Not for nothing $20 is an exaggeration. I can buy a decent take out lunch from a deli or a pizza shop downtown for $8, which I'll grant is still expensive relative to every other place in the US. Admittedly I'm not going to the expensive places either.

And although I understand the high cost of living make the nominal wages received by everyone worth less on a real basis, the high salaries that contribute to the high cost of living should generate taxable income high enough to pay for the social expenditure necessary. It's like if the dollar immediately devalued by 50% affecting all prices and wages, everything would cost twice as much but everyone would get twice as much in salary, and tax revenues would double, allowing the govt to fund its now double cost of all social services. Cost of living shouldn't affect the budget if it affects both costs and tax revenues.

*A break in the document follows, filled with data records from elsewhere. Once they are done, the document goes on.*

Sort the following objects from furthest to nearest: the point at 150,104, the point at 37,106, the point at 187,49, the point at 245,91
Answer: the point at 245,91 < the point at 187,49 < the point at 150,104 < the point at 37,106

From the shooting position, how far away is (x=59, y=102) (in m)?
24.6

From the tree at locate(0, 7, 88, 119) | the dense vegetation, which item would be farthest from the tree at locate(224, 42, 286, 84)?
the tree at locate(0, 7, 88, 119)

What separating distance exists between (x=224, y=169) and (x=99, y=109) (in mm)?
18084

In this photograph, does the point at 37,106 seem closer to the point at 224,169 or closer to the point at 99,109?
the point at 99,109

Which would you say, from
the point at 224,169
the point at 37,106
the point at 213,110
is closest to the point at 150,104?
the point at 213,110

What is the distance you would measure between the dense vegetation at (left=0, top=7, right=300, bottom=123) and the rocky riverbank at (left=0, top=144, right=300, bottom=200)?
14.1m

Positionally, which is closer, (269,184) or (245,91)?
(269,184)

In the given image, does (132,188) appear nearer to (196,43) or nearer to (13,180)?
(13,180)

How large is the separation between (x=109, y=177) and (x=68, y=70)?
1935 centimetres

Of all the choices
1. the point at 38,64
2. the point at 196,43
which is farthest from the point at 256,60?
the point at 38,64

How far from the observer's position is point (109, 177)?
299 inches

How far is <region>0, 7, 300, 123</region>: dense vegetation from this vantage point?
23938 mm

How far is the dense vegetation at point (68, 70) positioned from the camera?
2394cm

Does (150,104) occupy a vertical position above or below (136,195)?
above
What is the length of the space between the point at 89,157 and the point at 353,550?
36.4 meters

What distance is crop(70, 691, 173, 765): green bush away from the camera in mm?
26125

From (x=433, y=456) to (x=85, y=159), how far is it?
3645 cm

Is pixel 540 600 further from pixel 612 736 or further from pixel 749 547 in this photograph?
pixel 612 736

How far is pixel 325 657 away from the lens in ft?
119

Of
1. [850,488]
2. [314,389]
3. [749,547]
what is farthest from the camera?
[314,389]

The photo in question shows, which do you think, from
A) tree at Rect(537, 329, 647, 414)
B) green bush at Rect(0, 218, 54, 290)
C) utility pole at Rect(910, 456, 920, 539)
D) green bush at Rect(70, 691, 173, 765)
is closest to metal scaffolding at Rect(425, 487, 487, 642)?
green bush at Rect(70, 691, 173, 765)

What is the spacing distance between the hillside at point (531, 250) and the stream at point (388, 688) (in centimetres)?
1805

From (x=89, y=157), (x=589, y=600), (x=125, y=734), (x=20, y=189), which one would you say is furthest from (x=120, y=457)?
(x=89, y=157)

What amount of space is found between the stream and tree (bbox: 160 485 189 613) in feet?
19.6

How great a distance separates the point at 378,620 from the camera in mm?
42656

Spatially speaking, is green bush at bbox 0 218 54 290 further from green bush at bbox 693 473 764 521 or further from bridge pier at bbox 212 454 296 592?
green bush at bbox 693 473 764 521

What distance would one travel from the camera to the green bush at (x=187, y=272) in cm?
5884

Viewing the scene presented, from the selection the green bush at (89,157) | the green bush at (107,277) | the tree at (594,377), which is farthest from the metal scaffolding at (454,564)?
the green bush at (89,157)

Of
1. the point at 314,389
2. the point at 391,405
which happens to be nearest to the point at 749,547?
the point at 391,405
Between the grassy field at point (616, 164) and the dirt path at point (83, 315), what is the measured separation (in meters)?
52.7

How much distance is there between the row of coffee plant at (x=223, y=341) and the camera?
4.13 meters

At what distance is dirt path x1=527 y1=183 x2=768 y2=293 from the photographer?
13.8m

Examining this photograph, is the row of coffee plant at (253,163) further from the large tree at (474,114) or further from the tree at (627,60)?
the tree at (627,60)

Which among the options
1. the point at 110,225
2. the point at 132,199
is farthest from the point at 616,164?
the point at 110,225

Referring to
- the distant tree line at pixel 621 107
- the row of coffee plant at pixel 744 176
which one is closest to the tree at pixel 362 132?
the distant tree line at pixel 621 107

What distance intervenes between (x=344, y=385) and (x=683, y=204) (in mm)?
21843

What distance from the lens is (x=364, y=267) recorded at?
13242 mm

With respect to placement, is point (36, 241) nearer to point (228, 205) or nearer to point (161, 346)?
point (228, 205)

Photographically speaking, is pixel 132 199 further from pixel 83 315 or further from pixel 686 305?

But in NYC, for some reason there is a need for even higher taxes. There is a local (in addition to state) income tax of 3.5%. Nowhere else in the country has anything close to this (I think Yonkers NY and chicago might have a lower local income tax). This higher tax base and rate goes to subsidize the relatively generous social services poor and middle class NYers receive. I'm not arguing against that system but I will argue that it exists. Wall Street shrinking reduces those revenues, reducing the services that will be available to the poor and middle class. So all the NYC and NYS OWS-ers who are cheering for the decline of wall street might end up wishing it hadn't come to pass if it costs them their teaching job or the social services their child receives.

/also not for nothing, contributing to this is the unfair allocation of social spending resulting from marginal tax rates not being adjusted for cost of living. Someone in Iowa making $100k per year is alot better off than someone in NYC making $100k, and should pay higher taxes. This is a primary cause for the blue state/red state taxes paid to govt spending received differential and a cause of the higher local taxes necessary in rich blue states to replace the revenues siphoned off by the red states.

Plus, Wall Street long ago stopped what it was supposed to be doing, efficiently allocating capital, and starting allocating capital for its own gain. When they started doing that, they broke the contract and their days were numbered. There's a place for a Wall Street of a certain size, and of course there's human tragedy in all of this, but this reorganization (of the US economy) absolutely had to happen.

Some parts of wall street did that. By and large Wall Street is still doing the asset allocation function that is necessary for a growing and productive society, despite what the neo-Marxists argue. I'll not argue that wall street outgrew it's benefit to society and that this shrinking is appropriate and rational (and permanent). But my point again was that the shrinkage cheered by the anti-wall street brigade is going to bite the working class when cities and states have to cut programs because of it.
 
2011-11-23 12:52:51 PM
Falcon Hunter: I read fark for the pics: GOOD.

Perhaps your schadenfreude will be short lived when you realize that 200,000 highly qualified management, financial, accounting, marketing and sales people just became unemployed in the same market that you're in.


None of which affect my current career.